PhyloRank icon indicating copy to clipboard operation
PhyloRank copied to clipboard

Define how many new families I have

Open SilasK opened this issue 4 years ago • 9 comments

I have a bunch of MAGs which I annotated using GTDB-tk and I also build a tree based on the markers.

If I have for example 3 genomes that are not annotated at family level but belong to the same order. Can I use phylorank to show that these genomes belong to 1,2 or three new families?

SilasK avatar Mar 13 '20 09:03 SilasK

Yes. Does your tree span an entire domain? Establishing ranks requires comparing the relative evolutionary divergence (RED) between taxa at the same defined rank (i.e. it is a measure relative to your specific tree and not an absolute measure). Assuming you have this, you need to first decorate your tree and then calculate the RED values as described in the README. We are hoping to provide a better solution in the future, but this is ongoing work.

donovan-h-parks avatar Mar 13 '20 17:03 donovan-h-parks

Thank you for your reply.

Yes my tree spans several phyla. I decorated the tree and predicted outliers as described in the Readme. Can you explain me how I get the answer to my question. It is not completely clear to me.

SilasK avatar Mar 19 '20 16:03 SilasK

It requires some manual curation. You need to annotate your tree with the families you suspect.

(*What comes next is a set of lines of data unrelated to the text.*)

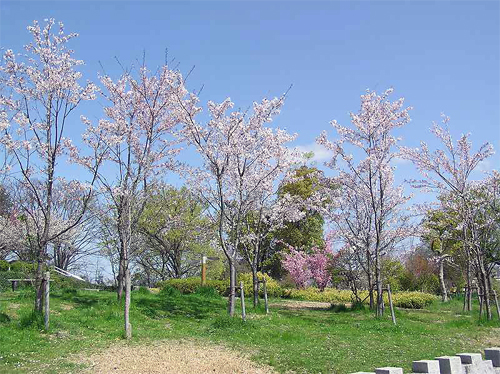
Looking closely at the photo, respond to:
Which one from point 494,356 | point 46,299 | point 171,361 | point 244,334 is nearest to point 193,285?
point 244,334

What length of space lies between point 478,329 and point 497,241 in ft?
31.2

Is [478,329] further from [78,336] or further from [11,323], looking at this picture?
[11,323]

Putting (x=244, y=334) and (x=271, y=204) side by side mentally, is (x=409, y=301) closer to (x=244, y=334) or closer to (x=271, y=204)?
(x=271, y=204)

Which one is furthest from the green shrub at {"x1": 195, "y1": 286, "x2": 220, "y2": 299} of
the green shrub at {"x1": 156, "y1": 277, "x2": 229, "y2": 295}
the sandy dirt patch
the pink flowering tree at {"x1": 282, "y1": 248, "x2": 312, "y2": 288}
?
the sandy dirt patch

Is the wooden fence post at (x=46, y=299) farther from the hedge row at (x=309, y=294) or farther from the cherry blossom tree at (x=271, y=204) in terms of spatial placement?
the hedge row at (x=309, y=294)

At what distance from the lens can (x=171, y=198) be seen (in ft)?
99.1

You can then inspect the output of the outlier command to see if these families have an RED value that is similar to other families. I appreciate this isn't an ideal solution for your situation, but PhyloRank isn't really meant to address this direct problem.

donovan-h-parks avatar Mar 19 '20 18:03 donovan-h-parks

Yes. Does your tree span an entire domain? Establishing ranks requires comparing the relative evolutionary divergence (RED) between taxa at the same defined rank (i.e. it is a measure relative to your specific tree and not an absolute measure). Assuming you have this, you need to first decorate your tree and then calculate the RED values as described in the README. We are hoping to provide a better solution in the future, but this is ongoing work.

Is that means, for example, if there are only 30 species in a family, but the genera classification of all these species is not clear, then we can not use phylorank to calculate RED and classify them at the genus level, because Phylorank needs some established and closely relatived genera as reference?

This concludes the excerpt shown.